"Judas, o obscuro" é um romance de drama e tragédia da nossa civilização. É indiscutível que o século XIX e o XX vão ambos ficar
caracterizados, literariamente, pelo predomínio quase absoluto do romance como
género literário. Ora, dentro do romance, também é fora de dúvida que a
Inglaterra não cede um passo a França na luta pela primazia mundial. Ainda
seguindo o mesmo critério de excelência, ninguém negará que, na Inglaterra,
Thomas Hardy pertence a uma categoria absolutamente ímpar, junto com Dickens,
Meredith, Falsworthy, Lawrence e alguns poucos outros. E com mais certeza ainda
se poderá afirmar que, na obra de Thomas Hardy, nenhum romance pode disputar a
primazia a “
Judas, o Obscuro”. Resulta, portanto, de tudo isso,
que este romance é, inegavelmente, uma das maiores obras-primas que a humanidade
possui e um dos livros que mais fielmente podem refletir o drama ou a tragédia
que a nossa civilização vive.

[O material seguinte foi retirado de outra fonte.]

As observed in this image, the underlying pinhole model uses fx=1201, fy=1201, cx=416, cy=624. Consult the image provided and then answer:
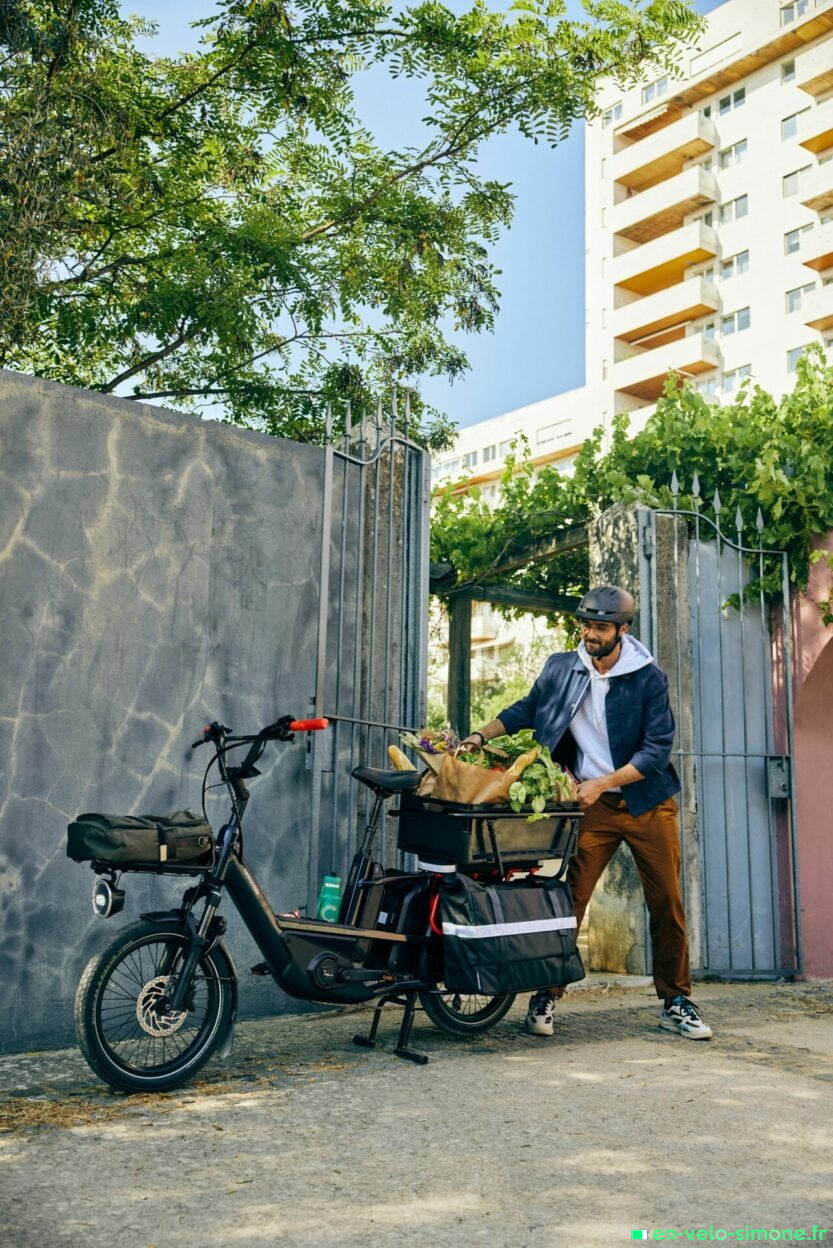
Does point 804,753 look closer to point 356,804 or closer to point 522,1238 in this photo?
point 356,804

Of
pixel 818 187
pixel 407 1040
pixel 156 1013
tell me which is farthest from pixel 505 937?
pixel 818 187

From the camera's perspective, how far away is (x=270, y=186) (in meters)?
11.8

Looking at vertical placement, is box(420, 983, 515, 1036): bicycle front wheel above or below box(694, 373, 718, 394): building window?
below

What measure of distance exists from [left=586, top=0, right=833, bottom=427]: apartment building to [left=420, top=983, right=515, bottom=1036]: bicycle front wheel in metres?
37.5

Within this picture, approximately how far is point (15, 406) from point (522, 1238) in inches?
158

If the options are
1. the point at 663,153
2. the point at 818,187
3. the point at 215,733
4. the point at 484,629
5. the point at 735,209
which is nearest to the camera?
the point at 215,733

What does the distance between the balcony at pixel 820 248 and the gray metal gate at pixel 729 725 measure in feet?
114

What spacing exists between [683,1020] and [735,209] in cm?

Toda a problemática do homem moderno, na sua vida
íntima, aí está refletida, graças à extraordinária sensibilidade e ao
excepcional poder criador de perfeitas incarnações do homem sensível e delicado,
bom e puro, que a máquina impiedosa das convenções sociais e dos egoísmos
individuais não hesita em esmagar, sem nem sequer desconfiar da desgraça que
está ocasionando. Mas, que pode ele fazer senão ser ele mesmo? E pode ela fazer
senão ser ela mesma? Judas não só não conseguirá construir o seu futuro,
realizar os sonhos de infância, como nada poderá fazer contra o seu destino de
perseguido e de eterno ignorado. Desconhecido, incompreendido, enganado, só
poderá responder aos golpes da vida com a pureza do seu gesto, tantas vezes
repetido, de desvendar inutilmente aos olhos de todos o seu coração de homem. Os
que o rodeiam viram então a face, porque suas feridas ferem a eles próprios. Não
o compreende, na cegueira dos seus pequenos preconceitos de mulher
conscientemente inteligente demais para o seu meio, a criatura que ama e amará a
vida interia acima de todas as coisas. E a outra é só mentiras e engodo. Uma e
outra dele só se aproximarão para reforçar, de um dos modos mais trágicos a que
já nos foi dado assistir, o grito lancinante do poeta contra a mulher: “Tu n’es
jamais la soeur de charité, jamais!”. Por outro lado, o que torna ainda
maior e mais classicamente trágico “
Judas, o Obscuro” é que essa
verdadeira biografia de um fracassado foi escrita por um dos homens que mais
profunda e mais delicada, mais piedosamente, souberam se inclinar sobre o
sofrimento humano. Poucos livros serão mais tristes – amargo, nas suas páginas
finais, como poucos livros terão sido amargos. Poucos possuem, em tão alto grau,
o sentido da tragédia humana, no que ela tem de mais absolutamente insolúvel e
eterno. Acompanhando Judas, passo a passo, no seu terrível calvário, é o próprio
homem que Thomas Hardy acompanha. É o Absoluto que se atinge, através dessa
experiência de homem, e de homem em luta com as realidades sociais da sua época.
E é por isso que o valor da obra me parece inexcedível, como inexcedível é a sua
importância para a nossa experiência individual. A todos os títulos recomendável.